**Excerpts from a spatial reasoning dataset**

§

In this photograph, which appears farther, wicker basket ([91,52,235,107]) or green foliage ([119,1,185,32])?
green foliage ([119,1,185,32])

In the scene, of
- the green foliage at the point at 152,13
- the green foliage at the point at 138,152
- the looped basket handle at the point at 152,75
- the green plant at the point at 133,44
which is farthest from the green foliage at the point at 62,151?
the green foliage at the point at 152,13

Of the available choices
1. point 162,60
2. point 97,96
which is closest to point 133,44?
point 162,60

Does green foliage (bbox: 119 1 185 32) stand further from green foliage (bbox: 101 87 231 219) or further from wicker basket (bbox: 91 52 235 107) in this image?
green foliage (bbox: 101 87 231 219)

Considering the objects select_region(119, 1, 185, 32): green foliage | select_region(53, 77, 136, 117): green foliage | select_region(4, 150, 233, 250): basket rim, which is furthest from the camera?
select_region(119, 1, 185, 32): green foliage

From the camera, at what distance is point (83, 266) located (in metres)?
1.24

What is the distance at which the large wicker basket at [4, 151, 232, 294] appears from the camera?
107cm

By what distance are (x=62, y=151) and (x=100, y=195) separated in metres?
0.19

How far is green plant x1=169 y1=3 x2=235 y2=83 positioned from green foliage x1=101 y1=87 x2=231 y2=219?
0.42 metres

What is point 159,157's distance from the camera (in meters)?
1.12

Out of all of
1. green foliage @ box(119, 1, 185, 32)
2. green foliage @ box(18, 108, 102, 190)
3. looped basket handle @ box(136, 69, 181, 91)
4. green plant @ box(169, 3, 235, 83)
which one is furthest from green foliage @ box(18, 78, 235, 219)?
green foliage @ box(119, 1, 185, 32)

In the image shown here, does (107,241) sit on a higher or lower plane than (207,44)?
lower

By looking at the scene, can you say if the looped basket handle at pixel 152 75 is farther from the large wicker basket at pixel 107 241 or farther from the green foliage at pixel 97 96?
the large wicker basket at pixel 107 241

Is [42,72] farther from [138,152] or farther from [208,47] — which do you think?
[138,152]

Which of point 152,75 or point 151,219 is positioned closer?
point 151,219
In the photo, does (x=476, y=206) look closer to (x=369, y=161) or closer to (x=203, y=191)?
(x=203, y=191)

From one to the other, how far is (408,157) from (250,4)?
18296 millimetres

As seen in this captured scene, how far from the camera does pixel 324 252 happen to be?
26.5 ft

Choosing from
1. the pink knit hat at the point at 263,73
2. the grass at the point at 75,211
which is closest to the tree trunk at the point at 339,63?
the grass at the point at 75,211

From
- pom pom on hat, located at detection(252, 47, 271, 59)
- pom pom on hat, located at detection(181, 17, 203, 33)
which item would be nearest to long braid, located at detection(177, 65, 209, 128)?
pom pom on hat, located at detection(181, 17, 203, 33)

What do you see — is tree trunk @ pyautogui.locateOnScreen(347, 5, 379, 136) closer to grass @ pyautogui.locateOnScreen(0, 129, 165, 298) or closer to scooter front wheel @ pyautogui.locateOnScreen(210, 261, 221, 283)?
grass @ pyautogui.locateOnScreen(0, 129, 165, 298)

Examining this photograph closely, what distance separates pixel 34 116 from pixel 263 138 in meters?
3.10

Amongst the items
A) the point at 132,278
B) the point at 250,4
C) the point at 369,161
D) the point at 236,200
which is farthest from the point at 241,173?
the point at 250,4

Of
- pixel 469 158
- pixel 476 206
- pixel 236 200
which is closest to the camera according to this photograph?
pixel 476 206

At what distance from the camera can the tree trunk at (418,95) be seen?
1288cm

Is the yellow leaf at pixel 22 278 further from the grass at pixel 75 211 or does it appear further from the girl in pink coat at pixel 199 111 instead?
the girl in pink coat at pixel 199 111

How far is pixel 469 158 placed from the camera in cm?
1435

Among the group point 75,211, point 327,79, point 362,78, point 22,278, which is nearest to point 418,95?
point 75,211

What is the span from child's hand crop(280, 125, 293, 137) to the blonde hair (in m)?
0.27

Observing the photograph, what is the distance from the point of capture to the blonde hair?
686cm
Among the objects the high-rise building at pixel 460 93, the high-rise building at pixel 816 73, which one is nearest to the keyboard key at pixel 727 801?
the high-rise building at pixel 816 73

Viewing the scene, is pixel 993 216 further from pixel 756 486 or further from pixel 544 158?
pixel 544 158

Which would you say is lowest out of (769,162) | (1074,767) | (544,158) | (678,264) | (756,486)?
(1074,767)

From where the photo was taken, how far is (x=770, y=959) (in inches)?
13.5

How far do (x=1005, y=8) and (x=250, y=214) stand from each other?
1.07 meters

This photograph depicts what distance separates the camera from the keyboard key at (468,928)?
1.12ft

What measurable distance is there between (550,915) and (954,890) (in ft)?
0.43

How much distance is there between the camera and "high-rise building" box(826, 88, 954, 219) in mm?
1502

§

**STATED EXERCISE**
Can you reproduce all of the data above word for word, without changing anything?

**ANSWER TO THE PROBLEM**
In this photograph, which appears farther, wicker basket ([91,52,235,107]) or green foliage ([119,1,185,32])?
green foliage ([119,1,185,32])

In the scene, of
- the green foliage at the point at 152,13
- the green foliage at the point at 138,152
- the looped basket handle at the point at 152,75
- the green plant at the point at 133,44
which is farthest from the green foliage at the point at 62,151?
the green foliage at the point at 152,13

Of the available choices
1. point 162,60
2. point 97,96
which is closest to point 133,44?
point 162,60

Does green foliage (bbox: 119 1 185 32) stand further from green foliage (bbox: 101 87 231 219) or further from wicker basket (bbox: 91 52 235 107) in this image?
green foliage (bbox: 101 87 231 219)

Considering the objects select_region(119, 1, 185, 32): green foliage | select_region(53, 77, 136, 117): green foliage | select_region(4, 150, 233, 250): basket rim, which is furthest from the camera?
select_region(119, 1, 185, 32): green foliage

From the camera, at what distance is point (83, 266) located (in metres)?
1.24

What is the distance at which the large wicker basket at [4, 151, 232, 294] appears from the camera?
107cm

By what distance are (x=62, y=151) and (x=100, y=195) separated in metres?
0.19

How far is green plant x1=169 y1=3 x2=235 y2=83 positioned from green foliage x1=101 y1=87 x2=231 y2=219?
0.42 metres

What is point 159,157's distance from the camera (in meters)?
1.12

Out of all of
1. green foliage @ box(119, 1, 185, 32)
2. green foliage @ box(18, 108, 102, 190)
3. looped basket handle @ box(136, 69, 181, 91)
4. green plant @ box(169, 3, 235, 83)
which one is furthest from green foliage @ box(18, 78, 235, 219)?
green foliage @ box(119, 1, 185, 32)

In the image shown here, does (107,241) sit on a higher or lower plane than (207,44)?
lower

By looking at the scene, can you say if the looped basket handle at pixel 152 75 is farther from the large wicker basket at pixel 107 241 or farther from the green foliage at pixel 97 96?
the large wicker basket at pixel 107 241

Is [42,72] farther from [138,152] or farther from [208,47] — which do you think?
[138,152]

Which of point 152,75 or point 151,219 is positioned closer?
point 151,219
In the photo, does (x=476, y=206) look closer to (x=369, y=161) or closer to (x=203, y=191)?
(x=203, y=191)

From one to the other, how far is (408,157) from (250,4)?
18296 millimetres

As seen in this captured scene, how far from the camera does pixel 324 252 happen to be?
26.5 ft

Choosing from
1. the pink knit hat at the point at 263,73
2. the grass at the point at 75,211
which is closest to the tree trunk at the point at 339,63?
the grass at the point at 75,211

From
- pom pom on hat, located at detection(252, 47, 271, 59)
- pom pom on hat, located at detection(181, 17, 203, 33)
which item would be nearest to long braid, located at detection(177, 65, 209, 128)?
pom pom on hat, located at detection(181, 17, 203, 33)

What do you see — is tree trunk @ pyautogui.locateOnScreen(347, 5, 379, 136) closer to grass @ pyautogui.locateOnScreen(0, 129, 165, 298) or closer to scooter front wheel @ pyautogui.locateOnScreen(210, 261, 221, 283)?
grass @ pyautogui.locateOnScreen(0, 129, 165, 298)

Examining this photograph closely, what distance separates pixel 34 116 from pixel 263 138 in meters?
3.10

Amongst the items
A) the point at 132,278
B) the point at 250,4
C) the point at 369,161
D) the point at 236,200
which is farthest from the point at 241,173?
the point at 250,4

Of
- pixel 469 158
- pixel 476 206
- pixel 236 200
which is closest to the camera according to this photograph?
pixel 476 206

At what distance from the camera can the tree trunk at (418,95) be seen?
1288cm

Is the yellow leaf at pixel 22 278 further from the grass at pixel 75 211 or does it appear further from the girl in pink coat at pixel 199 111 instead?
the girl in pink coat at pixel 199 111

How far is pixel 469 158 placed from the camera in cm?
1435

Among the group point 75,211, point 327,79, point 362,78, point 22,278, which is nearest to point 418,95?
point 75,211

What is the span from child's hand crop(280, 125, 293, 137) to the blonde hair (in m)?
0.27

Observing the photograph, what is the distance from the point of capture to the blonde hair?
686cm
Among the objects the high-rise building at pixel 460 93, the high-rise building at pixel 816 73, which one is nearest to the keyboard key at pixel 727 801?
the high-rise building at pixel 816 73

Viewing the scene, is pixel 993 216 further from pixel 756 486 or further from pixel 544 158?
pixel 544 158

Which would you say is lowest out of (769,162) | (1074,767) | (544,158) | (678,264) | (756,486)?
(1074,767)

From where the photo was taken, how far is (x=770, y=959) (in inches)?
13.5

How far do (x=1005, y=8) and (x=250, y=214) stand from each other?
1.07 meters

This photograph depicts what distance separates the camera from the keyboard key at (468,928)?
1.12ft

What measurable distance is there between (550,915) and (954,890) (in ft)?
0.43

How much distance is there between the camera and "high-rise building" box(826, 88, 954, 219) in mm?
1502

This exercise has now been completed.